Using ULMFit Transfer Learning for text classification for multiple classes

vladgets · November 1, 2019, 10:19pm

In the course examples of Sentiment classification, it was always classification for 2 classes (Positive and Negative ones), which usually brought quite good results of 90 percent accuracy or higher.
I wonder how much the accuracy decrease if we need to classify texts for multiple classes, like 5 or more and not only for 2 classes?
Are there such examples using ULMFit Transfer learning?

Another question: What is the estimation for an order of magnitude for minimal number of examples to be able to train our system for classification? Movie Sentiments are using 50K examples (together for training and testing), can we succeed with much less?

muellerzr · November 1, 2019, 10:41pm

I did a news bias detector that involved 11 classes. I got about 93% accuracy. It depends on the dataset really. And what you want to do with it.

I want to say my dataset was about 5k rows due to the amount I could load on the GPU/CPU at the time

vladgets · November 2, 2019, 11:44pm

Thanks for the reply.
Do you mean that you succeed to classify 11 different type of news with 93% accuracy?
I think it is great achievement, a way beyond of the current state of the art.

What do you mean by 5K rows? Did you have 5000 examples of annotated news articles? For 11 classes together?

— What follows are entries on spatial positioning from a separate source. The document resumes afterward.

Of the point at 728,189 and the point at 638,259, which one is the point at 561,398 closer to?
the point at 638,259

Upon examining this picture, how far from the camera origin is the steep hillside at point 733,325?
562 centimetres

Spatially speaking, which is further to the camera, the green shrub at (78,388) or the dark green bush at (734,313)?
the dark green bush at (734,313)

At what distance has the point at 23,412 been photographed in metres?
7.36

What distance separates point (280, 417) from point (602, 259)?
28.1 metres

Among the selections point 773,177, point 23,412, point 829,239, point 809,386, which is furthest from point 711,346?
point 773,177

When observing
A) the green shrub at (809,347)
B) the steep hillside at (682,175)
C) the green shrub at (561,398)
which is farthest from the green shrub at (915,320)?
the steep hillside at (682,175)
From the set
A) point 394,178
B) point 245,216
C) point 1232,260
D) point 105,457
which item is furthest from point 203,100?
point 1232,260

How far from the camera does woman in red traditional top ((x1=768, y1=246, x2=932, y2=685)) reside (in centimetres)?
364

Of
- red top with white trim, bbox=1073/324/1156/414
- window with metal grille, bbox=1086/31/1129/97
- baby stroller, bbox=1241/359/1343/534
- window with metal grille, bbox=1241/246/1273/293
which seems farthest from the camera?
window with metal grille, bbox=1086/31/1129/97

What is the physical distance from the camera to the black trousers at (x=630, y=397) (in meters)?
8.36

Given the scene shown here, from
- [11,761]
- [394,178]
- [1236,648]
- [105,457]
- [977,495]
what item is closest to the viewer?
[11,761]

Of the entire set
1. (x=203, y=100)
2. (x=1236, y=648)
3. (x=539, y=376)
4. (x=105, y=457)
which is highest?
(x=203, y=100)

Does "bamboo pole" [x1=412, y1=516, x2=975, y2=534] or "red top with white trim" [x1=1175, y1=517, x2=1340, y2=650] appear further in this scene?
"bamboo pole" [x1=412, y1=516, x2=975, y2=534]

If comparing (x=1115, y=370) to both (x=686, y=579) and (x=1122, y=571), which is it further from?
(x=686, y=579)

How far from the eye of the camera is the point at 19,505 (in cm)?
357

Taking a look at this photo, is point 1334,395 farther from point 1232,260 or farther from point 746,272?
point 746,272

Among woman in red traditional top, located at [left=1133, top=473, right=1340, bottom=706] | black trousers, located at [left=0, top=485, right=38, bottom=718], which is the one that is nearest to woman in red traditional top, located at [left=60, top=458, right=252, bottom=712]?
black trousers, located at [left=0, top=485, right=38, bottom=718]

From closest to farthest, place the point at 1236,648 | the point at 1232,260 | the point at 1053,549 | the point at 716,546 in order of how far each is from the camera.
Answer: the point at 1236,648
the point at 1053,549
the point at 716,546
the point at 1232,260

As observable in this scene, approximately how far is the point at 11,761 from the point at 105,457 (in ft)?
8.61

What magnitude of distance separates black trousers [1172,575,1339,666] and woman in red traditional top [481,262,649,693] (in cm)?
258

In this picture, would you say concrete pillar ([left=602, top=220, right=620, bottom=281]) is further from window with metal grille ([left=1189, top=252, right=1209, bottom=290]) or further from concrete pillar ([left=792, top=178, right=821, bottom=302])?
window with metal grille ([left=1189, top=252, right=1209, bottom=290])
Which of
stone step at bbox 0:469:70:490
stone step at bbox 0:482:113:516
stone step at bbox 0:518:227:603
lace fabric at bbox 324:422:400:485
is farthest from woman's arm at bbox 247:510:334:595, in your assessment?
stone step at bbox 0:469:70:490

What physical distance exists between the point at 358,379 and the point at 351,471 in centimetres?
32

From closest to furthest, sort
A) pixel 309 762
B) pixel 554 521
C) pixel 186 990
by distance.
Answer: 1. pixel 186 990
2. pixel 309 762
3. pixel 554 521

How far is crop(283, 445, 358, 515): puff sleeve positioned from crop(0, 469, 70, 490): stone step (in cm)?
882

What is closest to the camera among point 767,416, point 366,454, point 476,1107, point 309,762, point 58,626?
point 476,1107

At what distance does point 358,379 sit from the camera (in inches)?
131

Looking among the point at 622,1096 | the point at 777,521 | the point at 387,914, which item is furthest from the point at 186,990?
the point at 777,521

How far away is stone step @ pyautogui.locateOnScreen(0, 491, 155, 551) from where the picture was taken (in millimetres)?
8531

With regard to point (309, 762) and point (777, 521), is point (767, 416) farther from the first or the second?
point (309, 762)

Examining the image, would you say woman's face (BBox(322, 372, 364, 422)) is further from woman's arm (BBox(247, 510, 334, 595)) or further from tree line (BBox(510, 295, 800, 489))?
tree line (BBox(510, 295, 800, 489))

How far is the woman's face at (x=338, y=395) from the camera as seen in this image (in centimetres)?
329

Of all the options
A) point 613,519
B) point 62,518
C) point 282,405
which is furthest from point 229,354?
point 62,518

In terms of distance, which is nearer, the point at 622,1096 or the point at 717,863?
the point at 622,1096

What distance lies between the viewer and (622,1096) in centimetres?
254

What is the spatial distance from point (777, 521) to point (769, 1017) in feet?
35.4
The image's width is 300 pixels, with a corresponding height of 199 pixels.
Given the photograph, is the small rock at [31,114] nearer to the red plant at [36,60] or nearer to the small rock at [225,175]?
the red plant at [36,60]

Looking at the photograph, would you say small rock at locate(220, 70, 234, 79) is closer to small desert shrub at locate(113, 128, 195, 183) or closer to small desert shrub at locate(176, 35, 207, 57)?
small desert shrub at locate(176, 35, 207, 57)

muellerzr · November 2, 2019, 11:56pm

Thank you! Yes, it was a toy problem I made in 48 hours. Plenty of improvement could be made. I had the raw text of 5,000 news articles each with one label.

avatar · November 3, 2019, 1:53am

Check this

github.com

pradeepthiyyagura/DDSUG_Oct19/blob/master/Demo of 20 News group classification at DDSUG October 2019.ipynb

{
 "cells": [
  {
   "cell_type": "markdown",
   "metadata": {},
   "source": [
    "# News Group Classification"
   ]
  },
  {
   "cell_type": "markdown",
   "metadata": {},
   "source": [
    "The following notebook is based on code from a [fast.ai MOOC Lesson3](https://course.fast.ai/videos/?lesson=3). \n",
    "It was presented at the [2019 October Desert Data Science User Group](https://www.meetup.com/Desert-Data-Science-User-Group/events/265691365/)"
   ]
  },
  {
   "cell_type": "code",
   "execution_count": 1,

This file has been truncated. show original

muellerzr · November 3, 2019, 2:06am

Interesting! A different dataset than i wound up using, but cool!